Diamanda Galás is neither superstitious, nor afraid of consorting with her larynx. Her metaphor of choice when it comes to her voice is “weapon.” With the help of her trademark live amplification and layering effects, her voice often takes on the sound of a overblown reed instrument in free jazz. Glottal noises and vocal “frys” disrupt her clean, hyperactive vibrato, emulating the metallic, strangled wails of Eric Dolphy or Peter Brötzmann. Controlled, pinched sounds, produced in the throat are central to all of her work, whether she is hissing, stage-whispering like a taunting poltergeist, or belting out a spiritual.

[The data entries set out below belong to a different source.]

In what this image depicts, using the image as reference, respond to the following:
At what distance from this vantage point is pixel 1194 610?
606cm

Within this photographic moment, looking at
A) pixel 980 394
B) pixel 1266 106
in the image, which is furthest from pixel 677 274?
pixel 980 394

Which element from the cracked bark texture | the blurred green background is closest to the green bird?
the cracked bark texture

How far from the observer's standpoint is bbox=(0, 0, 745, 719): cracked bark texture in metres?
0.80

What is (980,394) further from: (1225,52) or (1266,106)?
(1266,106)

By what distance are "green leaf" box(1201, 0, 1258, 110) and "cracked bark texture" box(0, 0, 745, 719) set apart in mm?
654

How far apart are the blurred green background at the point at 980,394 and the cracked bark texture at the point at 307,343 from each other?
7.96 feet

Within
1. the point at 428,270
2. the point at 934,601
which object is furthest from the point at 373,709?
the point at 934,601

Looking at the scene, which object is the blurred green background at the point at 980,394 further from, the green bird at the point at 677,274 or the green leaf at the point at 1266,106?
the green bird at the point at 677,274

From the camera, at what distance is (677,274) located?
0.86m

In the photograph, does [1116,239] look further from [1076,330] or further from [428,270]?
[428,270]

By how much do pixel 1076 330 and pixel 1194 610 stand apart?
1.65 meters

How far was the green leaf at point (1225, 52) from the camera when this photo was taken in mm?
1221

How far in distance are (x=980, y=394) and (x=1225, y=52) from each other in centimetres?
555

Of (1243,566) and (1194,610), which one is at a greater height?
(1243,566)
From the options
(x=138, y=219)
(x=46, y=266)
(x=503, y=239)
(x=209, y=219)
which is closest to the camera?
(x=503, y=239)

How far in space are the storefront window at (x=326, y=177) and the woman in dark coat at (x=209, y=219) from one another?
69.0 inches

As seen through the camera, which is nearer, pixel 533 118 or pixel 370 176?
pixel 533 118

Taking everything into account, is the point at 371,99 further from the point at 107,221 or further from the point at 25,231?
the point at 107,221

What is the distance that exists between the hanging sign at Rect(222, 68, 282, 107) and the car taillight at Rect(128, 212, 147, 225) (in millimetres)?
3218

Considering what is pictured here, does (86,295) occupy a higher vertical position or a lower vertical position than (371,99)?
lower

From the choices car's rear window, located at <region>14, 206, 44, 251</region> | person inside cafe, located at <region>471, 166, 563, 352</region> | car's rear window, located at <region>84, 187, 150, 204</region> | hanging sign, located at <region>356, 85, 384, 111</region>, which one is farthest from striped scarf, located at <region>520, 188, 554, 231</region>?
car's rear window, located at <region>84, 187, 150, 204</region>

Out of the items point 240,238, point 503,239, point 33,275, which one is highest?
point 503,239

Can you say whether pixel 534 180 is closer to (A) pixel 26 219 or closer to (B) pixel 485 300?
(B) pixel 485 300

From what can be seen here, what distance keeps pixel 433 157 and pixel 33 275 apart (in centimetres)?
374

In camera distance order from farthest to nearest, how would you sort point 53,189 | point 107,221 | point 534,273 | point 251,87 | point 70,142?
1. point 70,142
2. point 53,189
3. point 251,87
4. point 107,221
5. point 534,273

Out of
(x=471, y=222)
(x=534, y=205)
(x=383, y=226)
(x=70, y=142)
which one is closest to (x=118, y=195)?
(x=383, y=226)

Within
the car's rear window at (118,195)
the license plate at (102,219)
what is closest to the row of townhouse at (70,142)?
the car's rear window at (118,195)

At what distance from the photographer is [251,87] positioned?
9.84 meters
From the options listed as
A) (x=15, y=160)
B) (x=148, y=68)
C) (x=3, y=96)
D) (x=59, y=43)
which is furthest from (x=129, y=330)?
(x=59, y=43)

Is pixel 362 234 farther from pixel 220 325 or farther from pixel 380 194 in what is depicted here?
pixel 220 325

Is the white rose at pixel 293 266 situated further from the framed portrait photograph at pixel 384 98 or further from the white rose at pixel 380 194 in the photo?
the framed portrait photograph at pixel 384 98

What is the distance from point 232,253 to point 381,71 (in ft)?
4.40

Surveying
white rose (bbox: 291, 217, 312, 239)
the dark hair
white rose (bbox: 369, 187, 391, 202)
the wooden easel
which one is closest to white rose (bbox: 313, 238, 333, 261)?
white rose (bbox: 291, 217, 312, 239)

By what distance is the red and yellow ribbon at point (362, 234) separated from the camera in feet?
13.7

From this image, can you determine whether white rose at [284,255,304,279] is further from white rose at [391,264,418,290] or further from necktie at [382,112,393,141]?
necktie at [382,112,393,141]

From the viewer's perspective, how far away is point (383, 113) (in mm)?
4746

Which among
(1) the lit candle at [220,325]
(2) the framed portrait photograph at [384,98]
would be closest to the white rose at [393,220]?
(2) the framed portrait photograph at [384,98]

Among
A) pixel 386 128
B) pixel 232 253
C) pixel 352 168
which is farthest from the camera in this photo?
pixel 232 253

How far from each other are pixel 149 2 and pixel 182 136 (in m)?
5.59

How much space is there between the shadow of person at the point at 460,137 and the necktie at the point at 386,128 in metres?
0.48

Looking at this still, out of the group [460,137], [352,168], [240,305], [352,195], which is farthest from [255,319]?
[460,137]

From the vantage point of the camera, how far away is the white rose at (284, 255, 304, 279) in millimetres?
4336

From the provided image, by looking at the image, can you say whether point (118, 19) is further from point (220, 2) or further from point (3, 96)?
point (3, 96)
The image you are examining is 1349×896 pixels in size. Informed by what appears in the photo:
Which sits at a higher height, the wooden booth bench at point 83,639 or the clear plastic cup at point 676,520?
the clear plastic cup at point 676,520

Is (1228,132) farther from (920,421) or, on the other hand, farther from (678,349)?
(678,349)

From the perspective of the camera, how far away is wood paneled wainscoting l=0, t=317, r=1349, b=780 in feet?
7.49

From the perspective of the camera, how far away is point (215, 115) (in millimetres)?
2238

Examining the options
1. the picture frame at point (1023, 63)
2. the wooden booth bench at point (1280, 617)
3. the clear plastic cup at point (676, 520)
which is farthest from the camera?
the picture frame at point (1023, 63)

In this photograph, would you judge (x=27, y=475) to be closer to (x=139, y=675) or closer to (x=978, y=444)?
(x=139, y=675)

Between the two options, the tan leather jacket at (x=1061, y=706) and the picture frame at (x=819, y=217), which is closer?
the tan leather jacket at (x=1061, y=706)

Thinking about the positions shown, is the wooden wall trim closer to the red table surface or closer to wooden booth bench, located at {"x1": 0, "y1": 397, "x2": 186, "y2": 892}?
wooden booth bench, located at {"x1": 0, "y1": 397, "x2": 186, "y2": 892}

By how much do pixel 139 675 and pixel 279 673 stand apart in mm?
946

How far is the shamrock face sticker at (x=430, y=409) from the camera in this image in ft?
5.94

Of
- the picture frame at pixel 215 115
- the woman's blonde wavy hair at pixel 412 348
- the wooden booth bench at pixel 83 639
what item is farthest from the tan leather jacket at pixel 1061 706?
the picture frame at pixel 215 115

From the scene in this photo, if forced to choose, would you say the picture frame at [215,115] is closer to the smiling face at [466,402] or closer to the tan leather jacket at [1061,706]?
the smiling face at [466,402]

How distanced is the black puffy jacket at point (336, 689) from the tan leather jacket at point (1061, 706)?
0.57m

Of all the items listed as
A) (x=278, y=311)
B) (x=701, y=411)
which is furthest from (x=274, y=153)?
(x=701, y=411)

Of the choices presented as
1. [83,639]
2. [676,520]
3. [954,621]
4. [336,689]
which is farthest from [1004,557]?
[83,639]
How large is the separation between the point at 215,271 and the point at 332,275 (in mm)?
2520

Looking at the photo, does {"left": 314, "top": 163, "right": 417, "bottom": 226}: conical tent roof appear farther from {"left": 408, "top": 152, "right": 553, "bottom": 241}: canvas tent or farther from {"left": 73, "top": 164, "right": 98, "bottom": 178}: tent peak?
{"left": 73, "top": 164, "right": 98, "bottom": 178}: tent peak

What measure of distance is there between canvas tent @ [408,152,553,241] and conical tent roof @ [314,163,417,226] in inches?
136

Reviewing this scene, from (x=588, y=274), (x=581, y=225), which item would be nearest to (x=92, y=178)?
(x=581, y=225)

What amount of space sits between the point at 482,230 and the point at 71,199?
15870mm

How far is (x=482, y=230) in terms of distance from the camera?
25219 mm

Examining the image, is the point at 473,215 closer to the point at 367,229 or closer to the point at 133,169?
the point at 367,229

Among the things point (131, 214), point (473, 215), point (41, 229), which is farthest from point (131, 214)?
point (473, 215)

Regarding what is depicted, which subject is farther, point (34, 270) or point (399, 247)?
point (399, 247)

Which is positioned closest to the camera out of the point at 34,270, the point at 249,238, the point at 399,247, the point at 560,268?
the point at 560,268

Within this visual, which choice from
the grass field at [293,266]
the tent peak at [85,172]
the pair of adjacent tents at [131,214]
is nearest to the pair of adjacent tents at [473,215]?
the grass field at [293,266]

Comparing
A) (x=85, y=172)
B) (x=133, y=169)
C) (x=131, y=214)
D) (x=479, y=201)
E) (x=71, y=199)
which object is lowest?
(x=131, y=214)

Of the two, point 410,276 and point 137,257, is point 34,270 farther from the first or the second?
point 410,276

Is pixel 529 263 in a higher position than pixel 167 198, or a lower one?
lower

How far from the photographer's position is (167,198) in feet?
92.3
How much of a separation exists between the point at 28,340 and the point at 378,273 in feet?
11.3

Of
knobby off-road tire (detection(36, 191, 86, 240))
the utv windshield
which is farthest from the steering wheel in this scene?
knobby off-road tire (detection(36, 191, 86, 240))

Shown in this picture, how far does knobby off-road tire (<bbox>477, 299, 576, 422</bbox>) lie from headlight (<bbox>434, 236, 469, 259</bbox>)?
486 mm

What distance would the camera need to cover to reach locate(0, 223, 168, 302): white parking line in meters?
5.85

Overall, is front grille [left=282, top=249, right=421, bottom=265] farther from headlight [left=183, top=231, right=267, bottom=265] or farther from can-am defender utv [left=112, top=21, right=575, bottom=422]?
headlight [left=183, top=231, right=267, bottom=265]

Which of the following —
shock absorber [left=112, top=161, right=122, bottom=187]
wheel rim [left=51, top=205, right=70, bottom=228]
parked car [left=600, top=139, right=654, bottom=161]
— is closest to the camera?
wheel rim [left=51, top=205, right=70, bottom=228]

Her vocal methodology functions almost symbolically, as the sound of entire body: its blood, bones and sinews. While bel canto singing promotes growth and wellness, Galás’ work deals with those society has deemed leprous and sick. During the making of the film version of Schrei 27 – a piece inspired by the subhuman conditions of an inhumane insane asylum on Staten Island – she asked filmmaker/collaborator Davide Pepe to show close-ups of her voice mechanism “illustrating what could be a scream. I began sending him x-rays, and a Portuguese video of my vocal cords in phonation.” In the music, she does the seemingly impossible, voicing two or three pitches at the same time, a taboo in traditional classical singing, usually particular to wind instruments or the Tuvan throat-singing of Mongolia and Siberia. The images in the film meld footage of her performance, its inner anatomy and clips of physical torment to form a dizzying college.
Professional opera singers stand onstage majestic and apart: mythical, herbal-tea’d and neti-potted. In her performances, Galás has more skin in the game: The music dramatizes the limits to which she pushes herself. The feeling of risk absorbs her audience in the rigor of her performance; by her own admission, Galás loves to play an intimate room. There is no space to suspend disbelief – no theatrical myth to be supported. She inhabits no characters, presenting the voices and modalities as extensions of herself.
Even singing wild blues at the piano – instead of nude, drowned in flickering lights or covered in blood – Galás’ voice suffers along with her protagonists, who are inevitably in physical, mental and emotional turmoil. Galás’ instrument is not an invisible vessel for an idealized sound, as in the case of the bel canto paragon. She has no need for psychosomatic tricks. She puts herself through controlled hell in real time. Harry Houdini once commented, “No performer should attempt to bite off red-hot iron unless he has a good set of teeth.” Galás has iron dentures; her music is a death-defying stunt, practiced and then ritualized.